Figure 5 shows the influence of the fragment number on the drop breakup
for systems No.1-5. It is indicated that the breakup time is almost
impervious to the fragment number. For multiple breakages, the drop
generally breaks up into two main larger drops and several concomitant
satellite droplets. The formation of the satellite droplet exists in the
final phase from deformation to breakage, as is shown in Figure 2b-c.
The time for the satellite to be generated can be neglected compared
with the deforming process. The dominant influencing factor of the
breakup time is the drop deforming trajectory. In this case, the breakup
time is arguably independent of the number of fragments. Meanwhile, it
should be pointed out that the drop may also break up into several
fragments of similar size, leading to a discrepant breakup time compared
to the binary breakup. However, the occurrence probability of this
breakup mode is very small in this study and is not enough to have a
significant impact on the average breakup time. Therefore, it is still
reasonable to consider that the influence of the fragment number on the
breakup time can be ignored in this work.
Based on the discussion above, the average breakup time was measured for
mother droplet with a certain size ignoring the effect of the number or
size distribution of the daughter droplets. Figure 6a shows the average
breakup time at different rotating speed. It indicates that the rotating
speed has an inapparent influence on the average breakup time. This
means that the energy transfer rate at the drop surface is little
changed with different rotating speeds in this study. Figure 6b shows
the influence of the interfacial tension on the average breakup time.

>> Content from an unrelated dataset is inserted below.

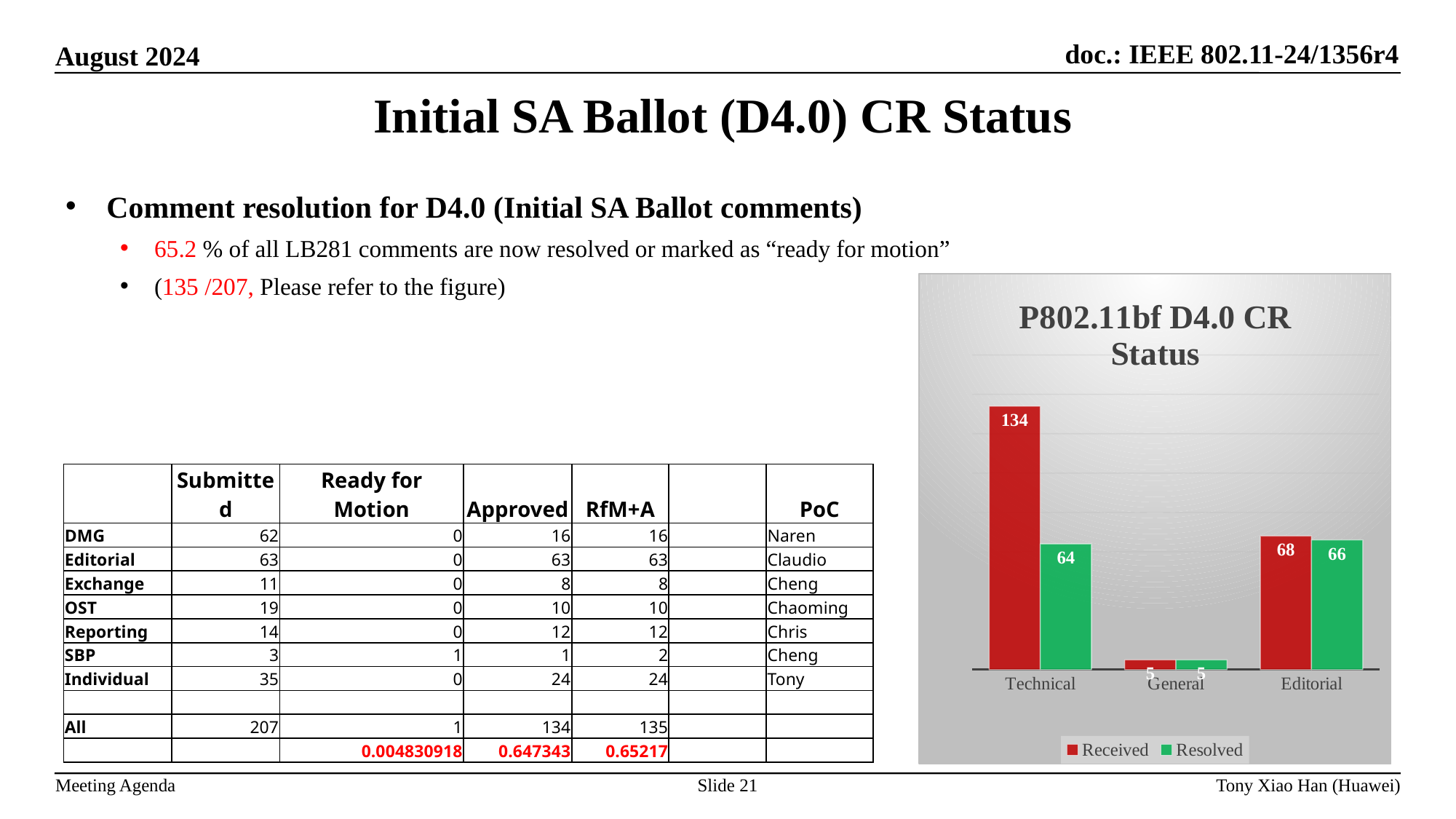
What is the title of the chart? P802.11bf D4.0 CR Status What is the Resolved value for Technical in the chart? 64 How many categories are shown on the x axis of the chart? 3 Is the Received value for Technical larger than the Received value for Editorial in the chart? Yes Which category has the lowest Resolved value in the chart? General What is the Received value for General in the chart? 5 What is the Received value for Technical in the chart? 134 How many series does the chart legend list? 2 What is the Resolved value for Editorial in the chart? 66 What is the difference between Received and Resolved for Technical in the chart? 70 What is the Received value for Editorial in the chart? 68 Which category has the highest Received value in the chart? Technical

The results reveal that the lower interfacial tension will result in a
longer breakup time. Solsvik and Jakobsen observed similar behavior in
comparing the breakup time of different experiment
systems34. They attributed the higher breakup time for
drops with lower interfacial tension to the relatively higher viscous
grade, which can result in a larger degree deformation before drop
breakup34. This explanation can make sense as similar
breakup behavior was observed for the drops with higher viscosity and
lower interfacial tension. However, our experimental results showed that
the breakup time is more sensitive to the change of interfacial tension
than the change of viscosity, the latter can be seen in Figure 6c. This
indicates that the difference in the breakup time shown in Figure 6b is
more likely to be affected by the inherent nature of the interfacial
tension. That is, for the higher interfacial tension, the drop has a
stronger interfacial reforming capability. Therefore, once the drop
deformation starts, the local surface of the drop (especially the
terminals of the deformed drop) will be reshaped more quickly, making a
shorter time for the deforming process. The influence of the dispersed
phase viscosity on the breakup time is shown in Figure 6c. The dispersed
phase viscosity can significantly hinder the drop deformation rate and
also block the local drop surface reshaping. The former will directly
prolong the breakup time of the drop, while the latter will induce a
more significant deformation before drop breakup and thus increase the
deforming time. It should benoted that during the deformation, the drop
with high viscosity tends to stretch into a thin filament in the middle
of the deformed drop, and may generate several small satellite droplets.
What’s more, all three images in Figure 6 show that the average breakup
time monotonically increases with the increasing of the drop diameter.
As the drop getting larger, the drop surface needs to undergo the
deformation with a longer trajectory before the breakage. Considering
that the transfer rate of energy at the drop surface will not change
significantly with the increase of drop size, resulting in that the
breakup time increases for the larger drop.